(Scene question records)
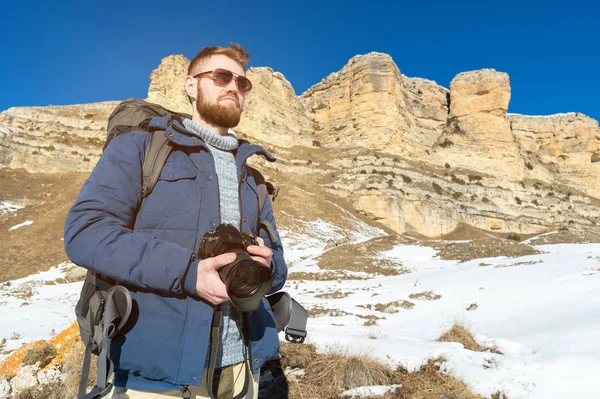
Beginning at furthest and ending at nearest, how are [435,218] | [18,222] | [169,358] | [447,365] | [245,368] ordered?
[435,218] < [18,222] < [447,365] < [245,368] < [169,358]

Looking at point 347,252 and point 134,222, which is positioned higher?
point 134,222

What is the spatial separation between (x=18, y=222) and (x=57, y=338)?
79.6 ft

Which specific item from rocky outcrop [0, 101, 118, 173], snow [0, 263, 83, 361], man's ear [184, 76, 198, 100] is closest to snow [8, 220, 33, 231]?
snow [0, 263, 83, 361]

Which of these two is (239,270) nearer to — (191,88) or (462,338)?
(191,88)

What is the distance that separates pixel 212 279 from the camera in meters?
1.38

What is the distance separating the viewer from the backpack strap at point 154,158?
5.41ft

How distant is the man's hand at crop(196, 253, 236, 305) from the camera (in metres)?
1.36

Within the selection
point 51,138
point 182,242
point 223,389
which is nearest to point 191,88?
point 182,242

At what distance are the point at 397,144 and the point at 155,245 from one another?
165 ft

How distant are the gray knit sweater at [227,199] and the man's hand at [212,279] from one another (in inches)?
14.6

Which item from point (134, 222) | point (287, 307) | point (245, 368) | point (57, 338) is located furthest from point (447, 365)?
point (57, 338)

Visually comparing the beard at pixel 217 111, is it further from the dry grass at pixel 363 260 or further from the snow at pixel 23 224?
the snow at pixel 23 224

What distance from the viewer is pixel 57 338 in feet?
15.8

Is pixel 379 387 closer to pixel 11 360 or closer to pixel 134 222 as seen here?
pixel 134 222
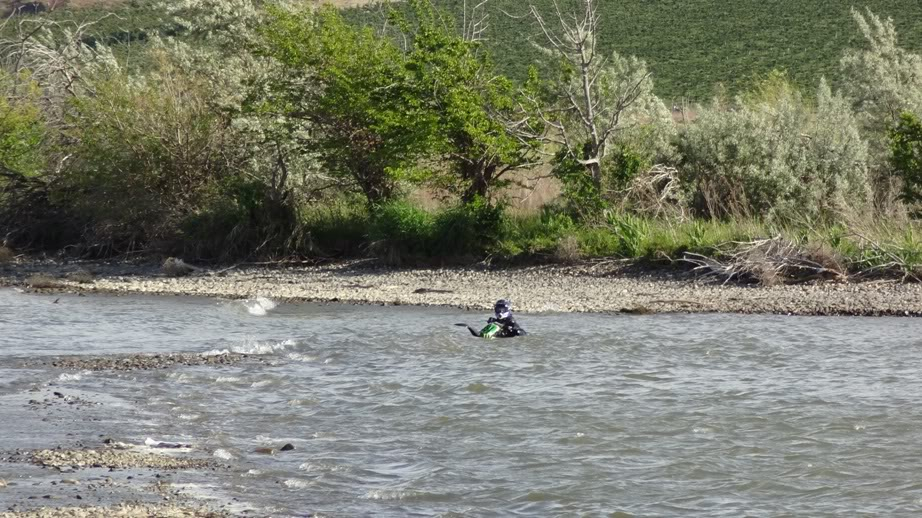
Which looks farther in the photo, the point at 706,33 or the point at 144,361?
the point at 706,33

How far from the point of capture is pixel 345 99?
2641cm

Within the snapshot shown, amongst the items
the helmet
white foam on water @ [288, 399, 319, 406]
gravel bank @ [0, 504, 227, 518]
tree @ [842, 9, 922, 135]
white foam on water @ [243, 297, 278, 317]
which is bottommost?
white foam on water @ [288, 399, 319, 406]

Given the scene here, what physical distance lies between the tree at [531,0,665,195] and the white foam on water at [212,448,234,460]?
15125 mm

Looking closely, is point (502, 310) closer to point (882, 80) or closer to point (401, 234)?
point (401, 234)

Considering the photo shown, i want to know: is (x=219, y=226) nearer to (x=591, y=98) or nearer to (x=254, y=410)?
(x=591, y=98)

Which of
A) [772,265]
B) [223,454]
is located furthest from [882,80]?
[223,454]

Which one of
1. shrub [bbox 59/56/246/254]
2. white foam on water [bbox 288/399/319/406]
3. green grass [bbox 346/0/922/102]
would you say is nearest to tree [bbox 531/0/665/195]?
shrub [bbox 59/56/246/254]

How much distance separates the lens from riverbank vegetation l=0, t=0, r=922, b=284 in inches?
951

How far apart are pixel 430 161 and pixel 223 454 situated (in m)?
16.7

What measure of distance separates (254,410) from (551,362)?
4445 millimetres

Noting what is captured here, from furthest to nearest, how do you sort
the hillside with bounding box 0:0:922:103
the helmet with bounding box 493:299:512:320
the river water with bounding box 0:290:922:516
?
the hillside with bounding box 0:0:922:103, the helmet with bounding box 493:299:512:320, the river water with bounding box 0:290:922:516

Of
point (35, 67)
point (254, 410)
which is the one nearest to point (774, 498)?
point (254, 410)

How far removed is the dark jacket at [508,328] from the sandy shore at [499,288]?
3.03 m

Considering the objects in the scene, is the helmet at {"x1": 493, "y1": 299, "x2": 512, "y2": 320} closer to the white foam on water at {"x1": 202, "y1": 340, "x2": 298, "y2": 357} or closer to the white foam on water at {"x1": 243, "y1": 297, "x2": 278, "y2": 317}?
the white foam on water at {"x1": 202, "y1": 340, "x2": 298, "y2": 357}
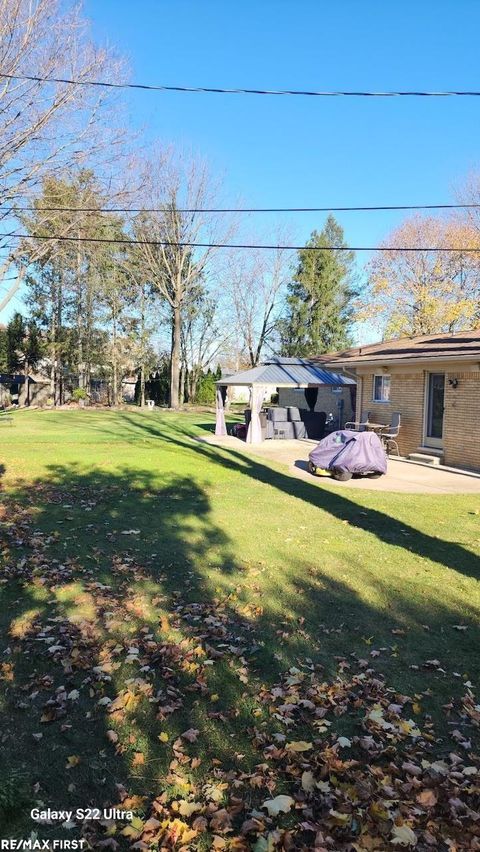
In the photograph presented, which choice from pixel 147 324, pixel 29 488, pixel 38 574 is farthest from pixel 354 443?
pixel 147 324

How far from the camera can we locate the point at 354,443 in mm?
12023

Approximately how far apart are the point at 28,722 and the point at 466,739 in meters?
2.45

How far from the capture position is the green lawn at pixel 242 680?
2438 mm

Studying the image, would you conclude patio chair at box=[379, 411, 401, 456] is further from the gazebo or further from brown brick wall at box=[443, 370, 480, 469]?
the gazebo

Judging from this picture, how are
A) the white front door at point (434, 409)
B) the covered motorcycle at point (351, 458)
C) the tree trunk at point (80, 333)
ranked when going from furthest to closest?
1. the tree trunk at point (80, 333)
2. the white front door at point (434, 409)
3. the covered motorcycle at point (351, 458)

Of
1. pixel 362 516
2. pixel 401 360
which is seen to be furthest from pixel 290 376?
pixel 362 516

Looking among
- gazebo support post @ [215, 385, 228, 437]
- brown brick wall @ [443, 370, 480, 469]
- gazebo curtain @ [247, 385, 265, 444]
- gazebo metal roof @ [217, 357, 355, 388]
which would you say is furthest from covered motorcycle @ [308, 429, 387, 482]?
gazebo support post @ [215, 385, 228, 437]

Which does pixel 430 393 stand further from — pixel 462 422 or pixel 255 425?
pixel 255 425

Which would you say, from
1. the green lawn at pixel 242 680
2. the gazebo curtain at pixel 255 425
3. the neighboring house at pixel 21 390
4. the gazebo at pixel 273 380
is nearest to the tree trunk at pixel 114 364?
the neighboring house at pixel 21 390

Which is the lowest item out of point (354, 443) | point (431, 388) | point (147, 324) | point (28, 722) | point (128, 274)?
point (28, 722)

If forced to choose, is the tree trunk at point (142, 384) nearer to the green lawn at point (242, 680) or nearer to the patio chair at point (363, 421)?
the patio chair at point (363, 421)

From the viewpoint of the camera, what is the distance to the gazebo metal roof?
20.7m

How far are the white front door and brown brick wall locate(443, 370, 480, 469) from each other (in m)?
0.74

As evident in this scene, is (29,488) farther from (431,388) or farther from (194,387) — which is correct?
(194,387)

...

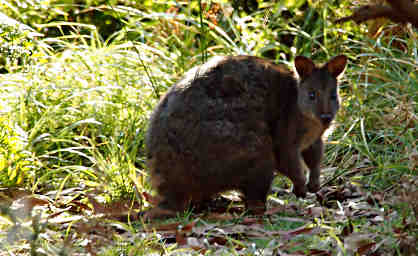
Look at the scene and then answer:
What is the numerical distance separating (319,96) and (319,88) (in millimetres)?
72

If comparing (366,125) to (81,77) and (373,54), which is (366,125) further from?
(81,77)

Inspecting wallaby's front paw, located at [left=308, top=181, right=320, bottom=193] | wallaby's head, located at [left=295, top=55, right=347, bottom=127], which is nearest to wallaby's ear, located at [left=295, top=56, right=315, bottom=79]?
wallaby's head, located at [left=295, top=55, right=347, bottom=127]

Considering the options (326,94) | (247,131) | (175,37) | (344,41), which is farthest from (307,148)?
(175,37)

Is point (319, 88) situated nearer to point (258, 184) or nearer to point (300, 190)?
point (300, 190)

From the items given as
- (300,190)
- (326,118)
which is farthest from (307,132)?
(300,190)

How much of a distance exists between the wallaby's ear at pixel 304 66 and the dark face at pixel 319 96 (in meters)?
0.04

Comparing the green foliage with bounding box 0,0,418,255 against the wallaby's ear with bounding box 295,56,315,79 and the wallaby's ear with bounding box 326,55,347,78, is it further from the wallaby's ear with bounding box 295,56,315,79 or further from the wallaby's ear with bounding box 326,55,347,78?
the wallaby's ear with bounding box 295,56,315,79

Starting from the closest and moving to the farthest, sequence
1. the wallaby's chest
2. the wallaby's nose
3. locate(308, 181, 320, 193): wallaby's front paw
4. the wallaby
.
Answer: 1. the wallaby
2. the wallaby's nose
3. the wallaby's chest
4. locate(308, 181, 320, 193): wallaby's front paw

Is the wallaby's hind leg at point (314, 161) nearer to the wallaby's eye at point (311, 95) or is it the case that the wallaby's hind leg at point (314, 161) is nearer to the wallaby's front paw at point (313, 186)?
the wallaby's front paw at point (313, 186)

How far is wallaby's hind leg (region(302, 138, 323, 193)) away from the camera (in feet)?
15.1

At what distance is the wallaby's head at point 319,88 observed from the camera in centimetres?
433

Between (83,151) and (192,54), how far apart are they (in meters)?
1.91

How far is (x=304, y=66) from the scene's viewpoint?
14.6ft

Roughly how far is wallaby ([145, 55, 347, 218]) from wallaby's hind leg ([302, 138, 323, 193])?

--- AIM OF THE EXERCISE ---
Gather every line of the data that contains the string "shown", treating uppercase and lowercase letters as different.

--- RESPONSE TO THIS EXERCISE ---
Within the snapshot shown, amongst the items
Considering the photo shown, i want to know: is (x=219, y=226) nearer to (x=591, y=98) or nearer to (x=254, y=410)?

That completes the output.